EXCERPTED PASSAGE
=====

Under U.S. patent laws, the 20-year term of a patent can be extended if the USPTO fails to meet certain timeliness benchmarks during the patent examination process. The statute provides for Patent Term Adjustment (PTA) equal to the number of days of USPTO delay, less the number of days of applicant delay. The statute defines taking more than three months to respond as one type of applicant delay, and delegates authority to the USPTO to define other circumstances that amount to applicant delay, which the USPTO has done in 37 CFR § 1.704. While many of the USPTO’s circumstances are not surprising, one category in particular can result in PTA deductions for actions made to advance prosecution.

The Patent Term Adjustment Statute

The PTA statute at issue is 35 USC § 154(b)(2)(C), which provides for a deduction from any PTA award “equal to the period of time during which the applicant failed to engage in reasonable efforts to conclude prosecution of the application.” The statute also expressly delegates to the USPTO the authority to “prescribe regulations establishing the circumstances that constitute a failure of an applicant to engage in reasonable efforts to conclude processing or examination of an application.”

The Patent Term Adjustment Rules

The USPTO exercised its delegated authority in 37 CFR § 1.704(c), which sets forth a number of circumstances deemed to constitute Applicant Delay under the PTA statute. In recent PTA decisions, the USPTO has invoked § 1.704(c)(8) as the basis for charging Applicant Delay when the applicant has filed a paper after filing a Request for Continued Examination, but before the next Office Action or Notice of Allowance:

(8) Submission of a supplemental reply or other paper, other than a supplemental reply or other paper expressly requested by the examiner, after a reply has been filed, in which case the period of adjustment set forth in § 1.703 shall be reduced by the number of days, if any, beginning on the day after the date the initial reply was filed and ending on the date that the supplemental reply or other such paper was filed.

Although the U.S. Court of Appeals for the Federal Circuit recently upheld the application of this rule to an Information Disclosure Statement (IDS) filed after a Restriction Requirement in Gilead v. Lee, neither that case, Rule 704(c)(8) itself, nor the Federal Register Notice in which Rule 704(c)(8) first was published indicate that the rule applies to post-RCE submissions. Indeed, given that RCEs are docketed to Examiners like other new continuing applications and are listed in the USPTO’s Patent Application Information Retrieval (PAIR) website with a status of “Docketed New Case – Ready for Examination,” the rule for preliminary submissions (Rule 704(c)(6)) seems to be more appropriate. That rule only calls for a PTA deduction if the submission was filed “less than one month before the mailing of an Office action … or notice of allowance … [and required] the mailing of a supplemental Office action or notice of allowance.”

=====

GIVEN ENTRIES
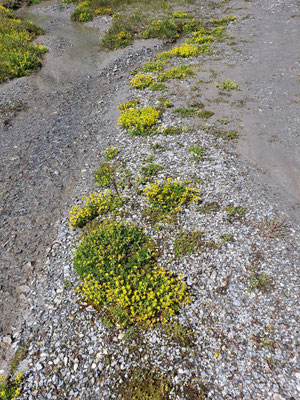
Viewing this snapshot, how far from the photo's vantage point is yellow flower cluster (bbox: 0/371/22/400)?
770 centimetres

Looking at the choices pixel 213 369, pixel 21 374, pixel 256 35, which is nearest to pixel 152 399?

=====

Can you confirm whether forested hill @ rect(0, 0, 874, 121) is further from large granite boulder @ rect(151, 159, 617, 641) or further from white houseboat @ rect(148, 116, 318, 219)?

=====

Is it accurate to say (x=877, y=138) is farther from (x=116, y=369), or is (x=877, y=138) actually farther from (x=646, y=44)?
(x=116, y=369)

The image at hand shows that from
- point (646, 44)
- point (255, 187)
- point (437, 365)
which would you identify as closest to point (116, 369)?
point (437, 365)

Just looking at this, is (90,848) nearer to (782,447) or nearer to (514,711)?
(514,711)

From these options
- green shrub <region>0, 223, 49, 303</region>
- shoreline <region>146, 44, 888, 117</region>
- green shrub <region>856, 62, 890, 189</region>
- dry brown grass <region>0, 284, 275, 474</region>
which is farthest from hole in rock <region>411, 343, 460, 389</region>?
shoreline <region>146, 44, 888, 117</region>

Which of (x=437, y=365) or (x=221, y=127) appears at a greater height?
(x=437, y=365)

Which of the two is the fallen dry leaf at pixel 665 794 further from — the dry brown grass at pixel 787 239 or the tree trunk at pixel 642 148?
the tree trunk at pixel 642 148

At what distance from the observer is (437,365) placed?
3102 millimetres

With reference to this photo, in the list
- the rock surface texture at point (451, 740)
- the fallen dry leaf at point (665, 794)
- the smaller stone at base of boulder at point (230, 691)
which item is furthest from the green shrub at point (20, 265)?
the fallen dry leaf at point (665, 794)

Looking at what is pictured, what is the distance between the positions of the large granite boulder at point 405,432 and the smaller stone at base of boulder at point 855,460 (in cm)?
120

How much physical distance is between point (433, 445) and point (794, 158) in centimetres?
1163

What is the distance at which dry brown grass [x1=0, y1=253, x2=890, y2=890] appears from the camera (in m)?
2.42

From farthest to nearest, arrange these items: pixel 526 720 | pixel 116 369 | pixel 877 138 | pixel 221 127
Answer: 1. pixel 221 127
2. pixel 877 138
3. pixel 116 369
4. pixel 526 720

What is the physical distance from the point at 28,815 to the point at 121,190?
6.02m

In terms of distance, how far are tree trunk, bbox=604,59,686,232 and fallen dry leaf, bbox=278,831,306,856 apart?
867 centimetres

=====

PROBLEMS TO SOLVE
[1] Revise the patent term adjustment text from "The Patent Term Adjustment Rules" to "paper was filed.", changing "supplemental reply" to "additional reply".
[2] In the patent term adjustment text, which type of applicant delay does the statute itself define?
These entries come from a source separate from the patent term adjustment text.

REPLIES
[1]
The Patent Term Adjustment Rules

The USPTO exercised its delegated authority in 37 CFR § 1.704(c), which sets forth a number of circumstances deemed to constitute Applicant Delay under the PTA statute. In recent PTA decisions, the USPTO has invoked § 1.704(c)(8) as the basis for charging Applicant Delay when the applicant has filed a paper after filing a Request for Continued Examination, but before the next Office Action or Notice of Allowance:

(8) Submission of a additional reply or other paper, other than a additional reply or other paper expressly requested by the examiner, after a reply has been filed, in which case the period of adjustment set forth in § 1.703 shall be reduced by the number of days, if any, beginning on the day after the date the initial reply was filed and ending on the date that the additional reply or other such paper was filed.

[2] Taking more than three months to respond.